Nice fish, I have fished with Weldon and we caught some nice fish, but you really cought a nice one. Congrats.


----------



## txredneck68 (Aug 15, 2006)

Nice cat , CONGRATS


----------



## TXPalerider (May 21, 2004)

SWEET...Garry!! I need a full blown report. 

I sure hope there is more than a few big fish biting this next weekend.

Congrats again. That is a big ol' channel kitty.


----------



## Muddy (Dec 25, 2007)

That is a beast. Congratulations.


----------



## kim e cooper (Feb 18, 2006)

Nice fish congrats to you on the new record.


----------



## Hill Country Fishin (Mar 6, 2007)

Beautiful Channel!
TOAD!


----------



## dbullard (Feb 13, 2008)

nice channel!!


----------



## shadslinger (Aug 21, 2005)

WTG TexasGG that is a fine channel cat, and congrats on the pending lake record.


----------



## McBuck (Mar 24, 2006)

That's awesome, Garry!!! Way to go! It's nice to know a celebrity!


----------



## texasGG (Mar 12, 2007)

Yeah I hear ya Matt..... Thanks everyone...


----------



## texasGG (Mar 12, 2007)

It's official! I got the Certificate from Texas Parks and Wildlife Department in the mail today...


----------



## roger1shot (Jul 28, 2004)

Hey,
Where did you buy the Mr.Whiskers at?
Nice catfish and cool making the lake record.


----------



## texasGG (Mar 12, 2007)

I get mine straight from the guy who makes it in Granbury TX. Thom Whitlock, he is a great guy and also runs a guide service. He has a website.... http://www.mrwhiskerscatfishbait.com/ it also shows some different distributors in the area. Its a really good bait with a consistency that stays on the hook well. In the summer I keep mine cool in an ice chest to help keep it firm but in the winter time it is good. good luck,


----------



## Harbormaster (May 26, 2000)

Dang that's a big channel cat! 

Congrats! :biggrin:


----------



## TXPalerider (May 21, 2004)

Very cool Garry!! Glad to here it's officially the record now. 

Thanks for all your help.

Brad


----------



## Harbormaster (May 26, 2000)

Where is it posted?

More pics?


----------



## obiewan57 (Sep 14, 2005)

The Parks and Wildlife department works to get certificates to official record holders as fast as possible. They do not get around to posting immediately, so every month or so they update the records on their web site. It will get posted when TPWD get time to get to it. TPWD does a great job of keeping the records.
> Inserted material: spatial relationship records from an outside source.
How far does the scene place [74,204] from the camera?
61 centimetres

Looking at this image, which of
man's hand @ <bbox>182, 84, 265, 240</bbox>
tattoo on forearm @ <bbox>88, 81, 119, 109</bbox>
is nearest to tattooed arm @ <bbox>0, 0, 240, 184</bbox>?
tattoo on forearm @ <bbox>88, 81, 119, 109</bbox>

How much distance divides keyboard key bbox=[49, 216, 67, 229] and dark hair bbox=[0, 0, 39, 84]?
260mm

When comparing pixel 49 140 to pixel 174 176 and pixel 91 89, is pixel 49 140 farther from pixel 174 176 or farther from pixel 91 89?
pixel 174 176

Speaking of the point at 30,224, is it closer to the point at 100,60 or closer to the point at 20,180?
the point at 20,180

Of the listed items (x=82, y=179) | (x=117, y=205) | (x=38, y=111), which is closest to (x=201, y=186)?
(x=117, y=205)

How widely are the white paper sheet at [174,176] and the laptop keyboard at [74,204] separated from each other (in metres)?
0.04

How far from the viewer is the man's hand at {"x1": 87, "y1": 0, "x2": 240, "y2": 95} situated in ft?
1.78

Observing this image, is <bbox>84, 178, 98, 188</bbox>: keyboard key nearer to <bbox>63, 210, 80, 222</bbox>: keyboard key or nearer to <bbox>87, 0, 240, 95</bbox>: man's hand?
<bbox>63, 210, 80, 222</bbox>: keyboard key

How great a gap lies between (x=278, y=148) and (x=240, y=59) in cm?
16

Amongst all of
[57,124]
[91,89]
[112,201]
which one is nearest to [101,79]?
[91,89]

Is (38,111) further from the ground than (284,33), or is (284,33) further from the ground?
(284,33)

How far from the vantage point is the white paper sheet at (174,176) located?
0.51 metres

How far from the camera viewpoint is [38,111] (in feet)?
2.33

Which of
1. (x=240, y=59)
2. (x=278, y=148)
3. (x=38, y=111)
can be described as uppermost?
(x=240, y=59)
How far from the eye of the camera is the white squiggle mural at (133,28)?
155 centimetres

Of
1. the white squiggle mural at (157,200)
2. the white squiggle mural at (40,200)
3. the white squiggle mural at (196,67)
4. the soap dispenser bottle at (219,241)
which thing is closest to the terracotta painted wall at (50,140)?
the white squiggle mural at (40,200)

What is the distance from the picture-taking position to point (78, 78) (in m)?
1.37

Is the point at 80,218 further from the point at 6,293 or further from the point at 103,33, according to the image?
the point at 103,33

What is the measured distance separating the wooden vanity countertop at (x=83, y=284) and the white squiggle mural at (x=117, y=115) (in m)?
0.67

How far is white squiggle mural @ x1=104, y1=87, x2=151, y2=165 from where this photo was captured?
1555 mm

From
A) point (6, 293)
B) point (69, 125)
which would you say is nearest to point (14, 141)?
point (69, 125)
Sometimes a person can catch a record, he gets his certificate, but by the time it gets posted that record is broken again, and a new person will be showing up on the web site. You still have the certificate to show you once held the record even if yours is broken.


----------



## texasGG (Mar 12, 2007)

Well, Texas Parks and Wildlife just got it posted on their web site, you can access it at this link....

http://www.tpwd.state.tx.us/fishboat/fish/action/waterecords.php?WB_code=0282


----------



## McBuck (Mar 24, 2006)

That's 2cool! I am sure that the folks at Mr. Whiskers really appreciate that little plug, too!


----------